[INFORMATION GIVEN]

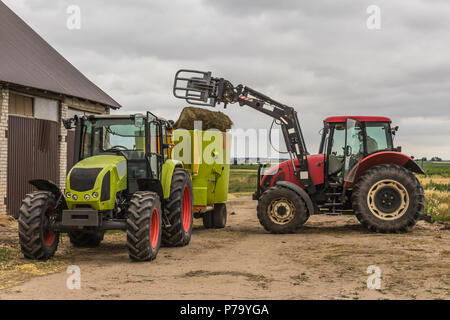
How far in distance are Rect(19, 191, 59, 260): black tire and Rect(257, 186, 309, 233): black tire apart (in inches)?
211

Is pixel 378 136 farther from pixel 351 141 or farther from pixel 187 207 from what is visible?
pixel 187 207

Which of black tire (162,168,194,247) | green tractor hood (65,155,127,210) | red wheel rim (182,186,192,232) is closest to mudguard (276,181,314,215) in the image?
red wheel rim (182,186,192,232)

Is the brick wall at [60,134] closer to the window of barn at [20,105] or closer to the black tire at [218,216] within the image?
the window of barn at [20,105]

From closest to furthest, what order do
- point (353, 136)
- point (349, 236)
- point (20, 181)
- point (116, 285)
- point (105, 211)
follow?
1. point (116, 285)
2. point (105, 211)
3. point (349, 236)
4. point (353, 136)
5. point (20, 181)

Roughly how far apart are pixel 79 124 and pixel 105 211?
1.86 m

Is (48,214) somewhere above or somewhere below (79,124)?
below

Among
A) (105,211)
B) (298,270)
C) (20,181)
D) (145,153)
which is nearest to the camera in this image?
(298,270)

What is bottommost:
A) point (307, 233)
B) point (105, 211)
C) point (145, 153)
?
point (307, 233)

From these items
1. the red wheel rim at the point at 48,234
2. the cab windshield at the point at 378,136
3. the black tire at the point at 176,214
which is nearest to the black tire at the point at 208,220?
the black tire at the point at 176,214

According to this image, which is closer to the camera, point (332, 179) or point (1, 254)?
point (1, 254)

[REQUEST] Reproduce every one of the records above word for word, omitting the pictures.

[EXERCISE RESPONSE]
How far in distance are Rect(19, 191, 59, 260): black tire and Rect(257, 186, 309, 233): black tire apart (in inches)?
211

Is pixel 378 136 farther from pixel 351 141 or farther from pixel 187 207 from what is visible?
pixel 187 207

Which of black tire (162,168,194,247) | green tractor hood (65,155,127,210) | red wheel rim (182,186,192,232) is closest to mudguard (276,181,314,215) in the image?
red wheel rim (182,186,192,232)

Is the brick wall at [60,134] closer to the window of barn at [20,105] or closer to the black tire at [218,216] within the image?
the window of barn at [20,105]

From closest to furthest, what order do
- point (353, 136)
- point (349, 236)
- point (20, 181)
- point (116, 285)
- point (105, 211)
follow?
1. point (116, 285)
2. point (105, 211)
3. point (349, 236)
4. point (353, 136)
5. point (20, 181)

Roughly how far apart are pixel 79 124 and pixel 105 211?
1.86 m

Is (48,214) somewhere above or somewhere below (79,124)?
below

Among
A) (105,211)
B) (298,270)
C) (20,181)
D) (145,153)
which is nearest to the camera in this image?
(298,270)

What is bottommost:
A) point (307, 233)
B) point (105, 211)
C) point (145, 153)
?
point (307, 233)

From these items
1. the red wheel rim at the point at 48,234
2. the cab windshield at the point at 378,136
3. the black tire at the point at 176,214
which is nearest to the black tire at the point at 208,220?
the black tire at the point at 176,214

According to this image, which is closer to the camera, point (332, 179) or point (1, 254)?
point (1, 254)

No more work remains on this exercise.